Scientist
An agent responsible for data/statistical analysis and research execution using Python.
Overview
Scientist is an agent that runs data analysis and research tasks in Python and reports evidence-based findings. It handles data loading/exploration, statistical analysis, hypothesis testing, visualization, and report generation.
Data analysis without statistical rigor produces misleading conclusions. Findings without confidence intervals are guesses, visualizations without context mislead, and conclusions that don't acknowledge limitations are dangerous.
It is a read-only agent — Write/Edit tools are blocked. Analysis results and reports are generated via python_repl.
When to Use
- When exploring a dataset and analyzing statistical patterns
- When testing hypotheses and reporting results
- When generating visualizations and writing reports
- When analyzing performance benchmark data
Usage Examples
"Analyze this CSV data"
"Analyze the correlation between price and sales"
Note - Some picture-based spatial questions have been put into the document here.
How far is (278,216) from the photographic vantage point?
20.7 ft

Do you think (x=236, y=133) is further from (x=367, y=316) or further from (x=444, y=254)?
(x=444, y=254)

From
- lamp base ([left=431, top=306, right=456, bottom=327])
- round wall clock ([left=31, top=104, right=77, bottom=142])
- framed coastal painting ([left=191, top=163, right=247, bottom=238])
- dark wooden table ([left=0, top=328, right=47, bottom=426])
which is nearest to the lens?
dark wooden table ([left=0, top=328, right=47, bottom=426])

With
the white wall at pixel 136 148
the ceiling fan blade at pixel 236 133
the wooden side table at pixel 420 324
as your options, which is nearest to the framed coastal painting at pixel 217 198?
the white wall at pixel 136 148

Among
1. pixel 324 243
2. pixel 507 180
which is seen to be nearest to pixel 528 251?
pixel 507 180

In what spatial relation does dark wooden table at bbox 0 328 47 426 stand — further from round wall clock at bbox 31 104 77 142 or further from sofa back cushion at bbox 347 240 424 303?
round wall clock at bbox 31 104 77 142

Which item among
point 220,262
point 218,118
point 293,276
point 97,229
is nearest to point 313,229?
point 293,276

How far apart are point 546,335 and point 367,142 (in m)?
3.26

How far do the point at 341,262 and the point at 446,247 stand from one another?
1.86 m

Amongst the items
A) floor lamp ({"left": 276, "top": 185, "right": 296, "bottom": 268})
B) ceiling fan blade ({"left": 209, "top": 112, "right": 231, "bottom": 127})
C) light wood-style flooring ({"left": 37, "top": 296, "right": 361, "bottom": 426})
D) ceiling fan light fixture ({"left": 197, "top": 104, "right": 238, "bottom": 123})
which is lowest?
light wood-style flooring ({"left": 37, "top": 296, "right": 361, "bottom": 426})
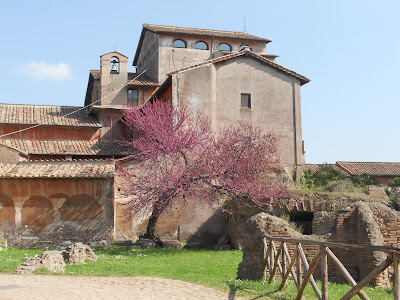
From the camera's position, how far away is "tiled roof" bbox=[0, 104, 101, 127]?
94.5 ft

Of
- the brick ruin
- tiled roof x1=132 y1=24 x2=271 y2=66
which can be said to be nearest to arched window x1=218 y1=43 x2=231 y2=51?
tiled roof x1=132 y1=24 x2=271 y2=66

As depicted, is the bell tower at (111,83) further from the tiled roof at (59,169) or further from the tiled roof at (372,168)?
the tiled roof at (372,168)

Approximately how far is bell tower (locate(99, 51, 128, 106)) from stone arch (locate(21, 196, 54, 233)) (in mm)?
11341

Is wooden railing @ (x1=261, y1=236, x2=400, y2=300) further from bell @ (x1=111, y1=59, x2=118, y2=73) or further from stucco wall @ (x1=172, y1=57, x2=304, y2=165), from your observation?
bell @ (x1=111, y1=59, x2=118, y2=73)

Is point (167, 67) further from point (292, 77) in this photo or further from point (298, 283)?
point (298, 283)

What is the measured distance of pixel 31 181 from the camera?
20203mm

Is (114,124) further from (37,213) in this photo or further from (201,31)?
(37,213)

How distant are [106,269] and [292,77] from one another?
657 inches

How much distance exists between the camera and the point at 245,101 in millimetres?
25031

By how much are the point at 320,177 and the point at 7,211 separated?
17.5 meters

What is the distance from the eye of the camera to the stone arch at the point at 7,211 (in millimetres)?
19797

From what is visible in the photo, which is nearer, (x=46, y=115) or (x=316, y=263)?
(x=316, y=263)

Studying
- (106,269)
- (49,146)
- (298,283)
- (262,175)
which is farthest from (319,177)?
(298,283)

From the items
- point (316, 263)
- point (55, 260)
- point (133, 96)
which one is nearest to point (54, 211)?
point (55, 260)
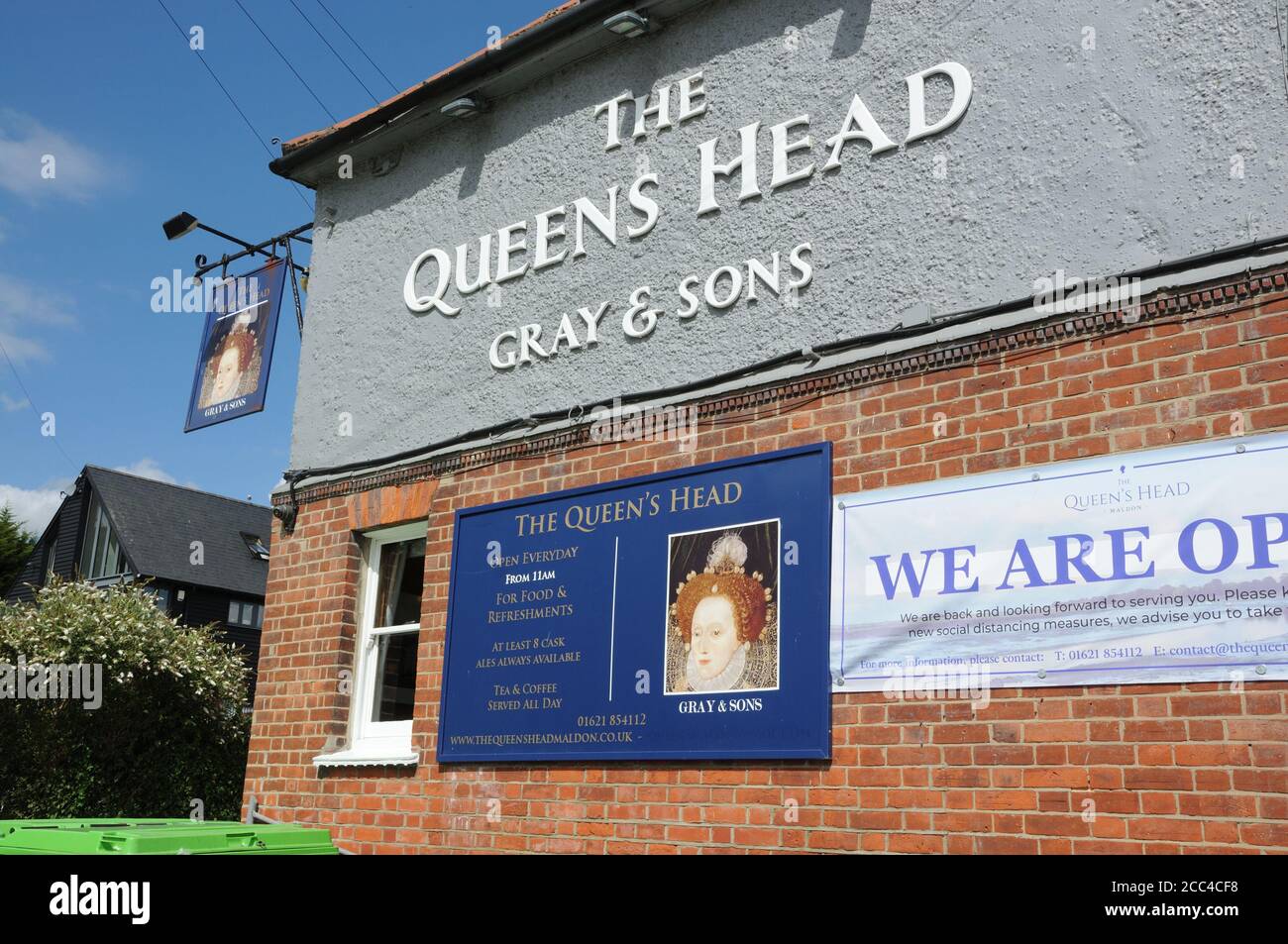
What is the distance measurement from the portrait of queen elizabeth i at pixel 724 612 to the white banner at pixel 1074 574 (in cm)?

"Statistically validate this A/B test result"Analysis Process
- SETUP: Verify Python/packages, create working directory (
.omc/scientist/), identify data files, state the goal ([OBJECTIVE]) - EXPLORE: Load data, check shape/types/missing values, output data characteristics ([DATA]) with
.head(),.describe() - ANALYZE: Run statistical analysis. For each insight, output a finding ([FINDING]) and statistics ([STAT:*]). Hypothesis-driven analysis
- SYNTHESIZE: Summarize findings, flag limitations ([LIMITATION]), generate report, clean up
Output Markers
Scientist uses defined markers.
| Marker | Purpose |
|---|---|
[OBJECTIVE] | Analysis goal |
[DATA] | Data characteristics |
[FINDING] | Finding |
[STAT:ci] | Confidence interval |
[STAT:effect_size] | Effect size |
[STAT:p_value] | p-value |
[STAT:n] | Sample size |
[LIMITATION] | Limitations/caveats |
Every [FINDING] must include at least one [STAT:*] evidence within 10 lines.
Technical Constraints
- All Python code must be executed via
python_repl(no Bash heredocs) - No package installation — use stdlib alternatives or inform the user
- No printing entire DataFrames — use
.head(),.describe(), aggregated results - Use matplotlib Agg backend,
plt.savefig()required (noplt.show())
Combining with Other Agents
- tracer: Combines with tracer for data-driven causal tracing analysis
- document-specialist: External research material lookup is handled by document-specialist
- architect: When architecture decisions are needed based on analysis results
Reference
| Item | Value |
|---|---|
| Model | sonnet |
| Subagent Type | oh-my-claudecode:scientist |
| Lane | Domain |
| Read-Only | Yes (Write, Edit blocked) |
| Tier Variant | scientist-high (opus) |
| Output Paths | .omc/scientist/reports/, .omc/scientist/figures/ |
| Skill Integration | /oh-my-claudecode:sciomc |